Robust testing is only as effective as the speed at which it is performed, and the Utah Public Health Laboratory (UPHL) is doing its part to improve testing in Utah. Due to a short incubation period before a COVID-positive individual becomes infectious, the more quickly an individual is tested and his/her test processed, the more likely we are to limit the spread of the virus.
After applying the SUCCESS framework to its operations under the leadership of Dr. Andy Rohrwasser and Dr. Alessandro Rossi, UPHL reduced testing backlog from 3,732 to 0 in just 16 days, reduced average test turnaround time from 2.9 days to 1.1 days, and increased the number of samples that could be tested per day from 930 to 1,209 without adding additional resources. Additionally, the state lab has set ambitious targets to double its test processing capacity and decrease turnaround time for highest priority tests to 18 hours.
Initially, key stakeholders wanted to purchase new lab equipment in an effort to increase processing capacity and decrease turnaround time. However, maximizing existing equipment enabled the state lab to avoid this purchase, saving taxpayers hundreds of thousands of dollars.
To describe the process and capture the situation initially, the state lab established a daily situation report that “publishes” and shares daily testing volumes at UPHL as well as backlog information with key stakeholders. Using concepts from the SUCCESS framework, UPHL dissected receiving and testing workflows and identified major constraints (or the weakest parts of the system that hold up the rest).
The state lab discovered that major constraints were not in the laboratory with testing equipment but instead resided in sample receiving (SR). Two major bottlenecks were identified in SR: data entry and racking (or the process when samples are removed from a containment bag and placed in a rack for testing).
To streamline the sample collection and sample receiving process, UPHL implemented a barcoding process that reduced data entry time from an average of four minutes per sample to an average of four minutes per entire collection event (or the number of samples collected from a location at once, typically ranging from 60-250 samples per event). In other words, where it would have taken roughly 30 hours to complete data entry for 500 tests using the previous process, it now takes only minutes. The racking process was strengthened by reassigning team members from testing sections, interns, and National Guard members.

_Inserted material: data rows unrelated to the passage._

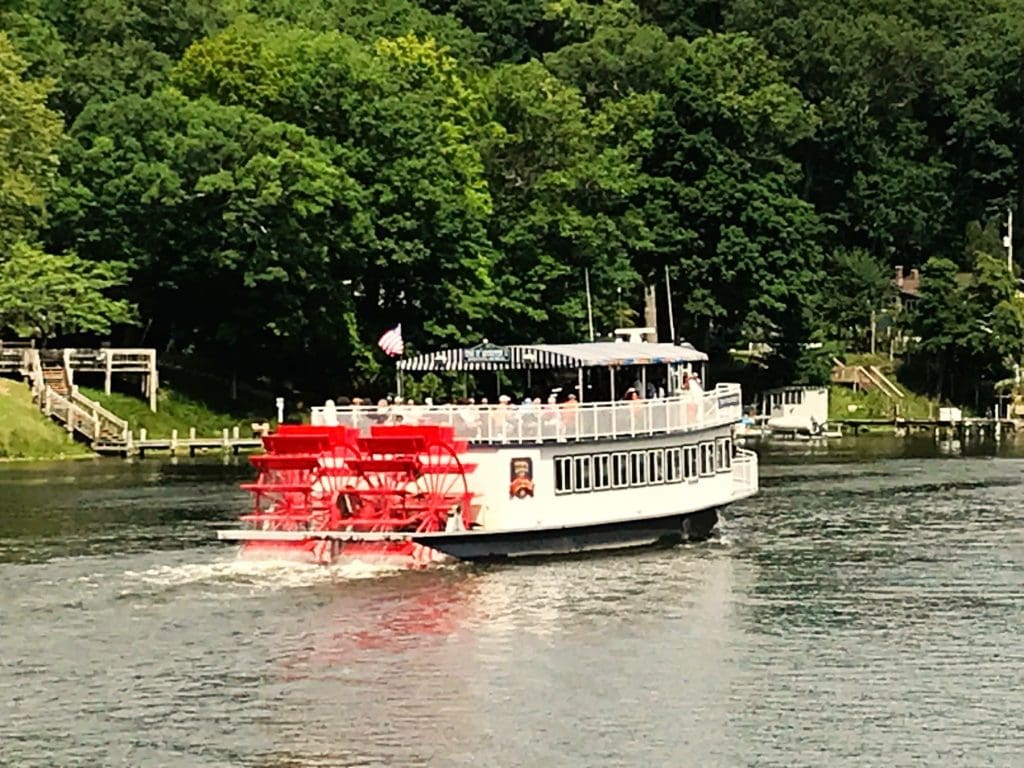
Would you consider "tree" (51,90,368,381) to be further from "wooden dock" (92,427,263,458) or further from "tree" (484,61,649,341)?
"tree" (484,61,649,341)

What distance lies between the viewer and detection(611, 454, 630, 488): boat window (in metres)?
66.1

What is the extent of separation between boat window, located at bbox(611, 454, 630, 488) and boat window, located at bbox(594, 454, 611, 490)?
0.47ft

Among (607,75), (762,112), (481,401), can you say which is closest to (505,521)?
(481,401)

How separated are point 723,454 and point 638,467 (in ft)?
14.4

Additionally, the lab optimized the process of fixing “problem samples” that either lacked patient information, contained discrepant information, or were defined by untestable specimens. This freed up valuable time for staff to focus on core processes.

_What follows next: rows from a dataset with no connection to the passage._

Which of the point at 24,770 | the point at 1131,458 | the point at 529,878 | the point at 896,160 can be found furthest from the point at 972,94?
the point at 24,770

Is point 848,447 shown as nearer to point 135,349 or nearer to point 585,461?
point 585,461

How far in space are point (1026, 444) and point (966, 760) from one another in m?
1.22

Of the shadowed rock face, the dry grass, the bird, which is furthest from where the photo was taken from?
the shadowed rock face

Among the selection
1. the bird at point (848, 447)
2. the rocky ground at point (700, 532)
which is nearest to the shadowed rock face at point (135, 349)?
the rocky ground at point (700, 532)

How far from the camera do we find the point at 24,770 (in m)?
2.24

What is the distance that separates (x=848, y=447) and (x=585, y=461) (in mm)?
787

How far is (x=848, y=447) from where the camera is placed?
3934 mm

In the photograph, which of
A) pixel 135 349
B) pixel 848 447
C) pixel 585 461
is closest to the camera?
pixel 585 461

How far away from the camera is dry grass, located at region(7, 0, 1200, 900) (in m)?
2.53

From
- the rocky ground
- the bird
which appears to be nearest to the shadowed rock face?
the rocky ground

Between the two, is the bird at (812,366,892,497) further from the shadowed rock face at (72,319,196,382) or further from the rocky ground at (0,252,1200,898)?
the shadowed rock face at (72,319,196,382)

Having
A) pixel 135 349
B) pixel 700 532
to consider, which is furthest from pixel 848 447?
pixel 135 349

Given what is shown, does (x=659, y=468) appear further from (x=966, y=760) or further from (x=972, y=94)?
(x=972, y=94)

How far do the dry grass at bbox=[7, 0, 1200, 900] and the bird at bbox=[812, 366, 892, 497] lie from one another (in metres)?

To continue to decrease overall turnaround time, UPHL is introducing a two-shift operational model that is expected to double the number of tests processed without requiring any new equipment.
Congratulations and a genuine thank you to the employees and leadership at UPHL for achieving these breakthrough improvements. Their hard work is key to keeping the economy open and protecting those at risk, ultimately saving lives and livelihoods.